We count objects that are distinct, not the same.

Drawing a distinction separates what an object is from what it is not. An object is in fact a relationship between these two opposites.

In the sections above, we explored how a sheep (a) can be counted by making a tally mark, then the tally mark can be counted by sliding a bead across a wire in an abacus (c).

Each “what is an object” is separated by a “what is not an object” and each “what is not an object is separated by a “what is an object”. The two are mutually exclusive. The same number is counted whether we count “what is an object”s or the “what is not an object”s.

For example, consider the example of four circles as we have discussed earlier.

Here a distinction is drawn between a circle and a crossing. The circles and crossings are mutually exclusive. A circle is not a crossing and a crossing is not a circle. Each kind separates the other kinds.

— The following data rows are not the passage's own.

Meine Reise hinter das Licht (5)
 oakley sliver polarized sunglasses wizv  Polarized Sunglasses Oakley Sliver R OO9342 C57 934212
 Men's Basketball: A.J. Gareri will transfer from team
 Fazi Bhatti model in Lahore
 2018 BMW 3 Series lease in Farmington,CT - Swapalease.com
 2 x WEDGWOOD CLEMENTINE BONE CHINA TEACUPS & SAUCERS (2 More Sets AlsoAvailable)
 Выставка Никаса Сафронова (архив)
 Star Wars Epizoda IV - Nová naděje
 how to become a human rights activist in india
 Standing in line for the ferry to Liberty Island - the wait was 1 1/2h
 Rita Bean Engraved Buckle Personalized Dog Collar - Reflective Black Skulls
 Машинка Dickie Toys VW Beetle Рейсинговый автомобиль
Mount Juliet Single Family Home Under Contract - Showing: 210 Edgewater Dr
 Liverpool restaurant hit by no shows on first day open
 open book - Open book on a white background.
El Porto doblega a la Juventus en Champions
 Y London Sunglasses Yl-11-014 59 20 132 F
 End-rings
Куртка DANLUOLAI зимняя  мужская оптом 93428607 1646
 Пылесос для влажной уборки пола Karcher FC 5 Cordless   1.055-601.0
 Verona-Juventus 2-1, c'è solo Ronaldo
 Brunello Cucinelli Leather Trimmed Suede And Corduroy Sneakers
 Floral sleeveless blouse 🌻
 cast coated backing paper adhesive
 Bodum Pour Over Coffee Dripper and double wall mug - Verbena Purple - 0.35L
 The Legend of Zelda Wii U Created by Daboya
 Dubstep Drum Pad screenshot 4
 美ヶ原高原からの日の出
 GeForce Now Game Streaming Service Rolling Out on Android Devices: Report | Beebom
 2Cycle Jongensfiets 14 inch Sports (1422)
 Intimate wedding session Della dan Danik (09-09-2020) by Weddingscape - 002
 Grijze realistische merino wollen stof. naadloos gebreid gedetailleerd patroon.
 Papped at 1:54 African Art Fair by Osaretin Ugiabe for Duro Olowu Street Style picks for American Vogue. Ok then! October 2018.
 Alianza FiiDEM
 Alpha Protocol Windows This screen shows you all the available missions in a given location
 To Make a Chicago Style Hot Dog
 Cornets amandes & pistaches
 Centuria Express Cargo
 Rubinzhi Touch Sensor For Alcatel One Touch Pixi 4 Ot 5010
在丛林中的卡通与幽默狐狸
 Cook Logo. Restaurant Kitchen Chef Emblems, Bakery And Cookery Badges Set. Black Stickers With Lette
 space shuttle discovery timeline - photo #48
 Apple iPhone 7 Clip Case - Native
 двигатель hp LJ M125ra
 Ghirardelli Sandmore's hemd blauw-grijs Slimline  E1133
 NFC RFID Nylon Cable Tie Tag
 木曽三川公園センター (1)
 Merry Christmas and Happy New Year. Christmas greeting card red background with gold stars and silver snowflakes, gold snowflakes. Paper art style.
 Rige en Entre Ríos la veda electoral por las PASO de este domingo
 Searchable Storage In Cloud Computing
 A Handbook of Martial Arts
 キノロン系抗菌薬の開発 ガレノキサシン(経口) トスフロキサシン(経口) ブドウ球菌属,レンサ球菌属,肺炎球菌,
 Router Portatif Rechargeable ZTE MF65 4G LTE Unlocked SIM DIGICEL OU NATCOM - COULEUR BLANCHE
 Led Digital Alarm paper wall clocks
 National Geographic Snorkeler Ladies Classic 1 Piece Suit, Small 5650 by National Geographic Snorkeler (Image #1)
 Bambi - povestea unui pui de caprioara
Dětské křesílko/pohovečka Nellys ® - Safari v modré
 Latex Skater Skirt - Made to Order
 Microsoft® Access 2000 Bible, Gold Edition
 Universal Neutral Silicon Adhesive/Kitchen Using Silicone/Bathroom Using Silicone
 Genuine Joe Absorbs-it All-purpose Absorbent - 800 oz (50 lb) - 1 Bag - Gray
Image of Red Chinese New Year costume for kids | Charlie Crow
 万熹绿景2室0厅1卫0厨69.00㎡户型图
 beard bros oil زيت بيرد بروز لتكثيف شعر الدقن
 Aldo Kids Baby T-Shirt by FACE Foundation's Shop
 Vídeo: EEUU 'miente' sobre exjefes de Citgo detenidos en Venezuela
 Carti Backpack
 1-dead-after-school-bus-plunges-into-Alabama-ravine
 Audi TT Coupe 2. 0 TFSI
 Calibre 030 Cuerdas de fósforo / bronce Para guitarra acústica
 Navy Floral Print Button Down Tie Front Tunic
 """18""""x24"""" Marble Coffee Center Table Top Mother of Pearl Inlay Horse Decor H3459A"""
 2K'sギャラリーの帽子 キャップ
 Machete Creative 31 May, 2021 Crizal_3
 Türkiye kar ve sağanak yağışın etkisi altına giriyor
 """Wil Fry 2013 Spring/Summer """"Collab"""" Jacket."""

We have been taught to think that the crossing is simply nothing, zero: that it is not countable. We think that what we are counting are distinct objects, circles, not pairs of circles and crossings defining a relationship. Hence when we count a circle, record the count and cancel out the circle and a crossing, the result of that cancellation is conflated with “not a circle” – a crossing.

We pretend that the crossings, which separate the circles one from another, are not there.

We do this, because we work on the principle of a balance. The difference between two things that are the same is nothing (zero). However, there is a problem with doing this, which we ignore.

According to the principle of a balance, the difference between a circle and a circle is nothing. The difference between a crossing and a crossing is also nothing. If a crossing is nothing, then the meaning of nothing is self-referential. However, it follows that the meaning of a circle cannot be self-referential.